- Work order -
From the article on the Santos expulsion:
(a) What vote is required to expel a member of Congress?
(b) How much cash was discovered in Menendez's home, according to the Department of Justice?
(c) On which program did Fetterman make his remarks?

- Supplied text -

In a first, GOP-led House ousted Santos without conviction; Dems Menendez and Rangel got free pass
Expelling a member of Congress requires a two-thirds vote in either chamber, according to House and Senate rules.
By ousting Rep. George Santos, R-N.Y., without a criminal conviction, the GOP-led House took an action never been done before on Capitol Hill.
For example, Sen. Bob Menendez, D-N.J., was indicted on bribery charges. There have been some calls among Democrats for his resignation but he has vowed to continue serving, is fighting the legal charges, and he is not facing expulsion.
According to the Department of Justice, more than $480,000 in cash — much of it stuffed into envelopes and hidden in clothing, closets, and a safe — was discovered in his home. Local newspapers reported that Menendez reported federal income of $170,985 in 2018, including his Senate salary and rents from property he owns in Union City, N.J.
Sen. John Fetterman, D-Pa., said on ABC’s “The View” that "the more important picture is that we have a colleague in the Senate that actually did much more sinister kinds of things."
"Senator Menendez needs to go, and if you are going to expel Santos, how can you allow somebody like Menendez to remain in the Senate?” Fetterman asked.

- Excerpted records -

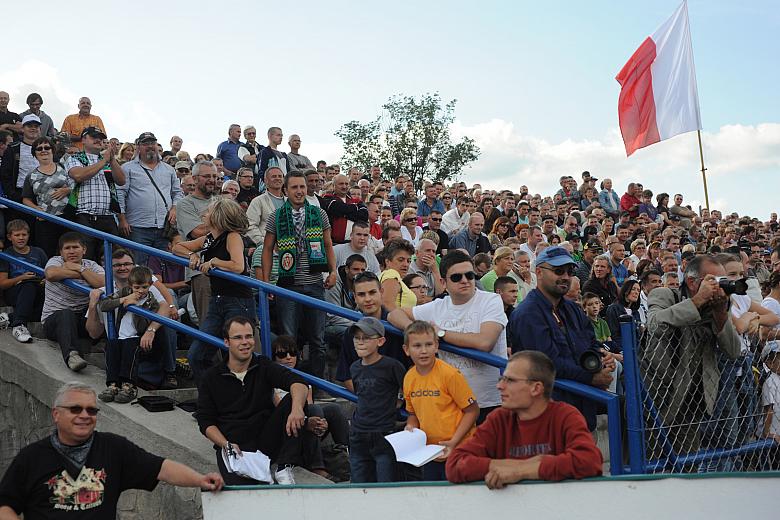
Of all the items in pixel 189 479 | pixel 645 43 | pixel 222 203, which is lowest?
pixel 189 479

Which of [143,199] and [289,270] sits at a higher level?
[143,199]

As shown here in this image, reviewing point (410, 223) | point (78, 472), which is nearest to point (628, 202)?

- Worked solution -
(a) A two-thirds vote in either chamber.
(b) More than $480,000.
(c) ABC's "The View."